I took the call in my car, made a U-turn on Santa Monica, and headed back toward Century City. It was nearly Christmas, in the midst of the coldest winter we’d had in ten years. I had the heater on, which made the car run like a diesel truck.

My name is Hathaway. I’m what you would call a private eye, I guess, though I have a rather specialized clientele: the thousands of conniving, paranoid greedheads who make up the record business in LA. With a little luck, I’ve had some successes. It was me that found Jerry Garcia in a coma, just about 30 seconds before the start of that never-ending jam in the sky. Another big favor I did the world: Someone made off with the masters to Whitney Houston’s second album. Clive Davis said he’d make me the godfather of his child if I found them. I did–at the home of a fanatical collector who knew more than you’d ever want to know about 50 pop stars and around 20 guns to boot. I took the tapes and his guns, but didn’t bother to turn him in. Instead I accidentally let it get out that he was still running around loose; the knowledge that guys like him are out there helps keep a lid on things in LA. I gave Davis back the tapes, but haven’t heard from him lately.

I also have another sort of rep: less action, more problem solving.

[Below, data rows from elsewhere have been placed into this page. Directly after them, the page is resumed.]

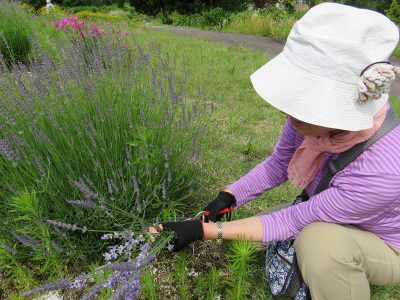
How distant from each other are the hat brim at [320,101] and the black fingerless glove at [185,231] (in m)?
0.61

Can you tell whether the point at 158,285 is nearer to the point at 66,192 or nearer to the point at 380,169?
the point at 66,192

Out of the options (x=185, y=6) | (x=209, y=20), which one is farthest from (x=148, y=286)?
(x=185, y=6)

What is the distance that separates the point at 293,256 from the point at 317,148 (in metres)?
0.54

Again, it’s not that big a deal–in LA, Paula Abdul is considered to be quite the mistress of the brainwaves. But I did tell Bono that The Juniper Bush was not the right name for a breakout album. So when people have a problem, they call me.

Which explains why I was walking into this Century City office on the coldest morning I could remember. I can’t tell you what label it was, or the name of the guy whose office I was in. I can’t even tell you the name of the kid he pushed in front of me when I walked in the door. But you’d know them all. In a second. The kid had sold ten million records the year before. The office was the size of a small airplane hangar. Its owner was a thin guy whose painted-on tan couldn’t hide the fact that his skin was nearly translucent. He tended to stay near the walls, wraithlike in the shadows. He grinned terribly, so that you could see only his teeth.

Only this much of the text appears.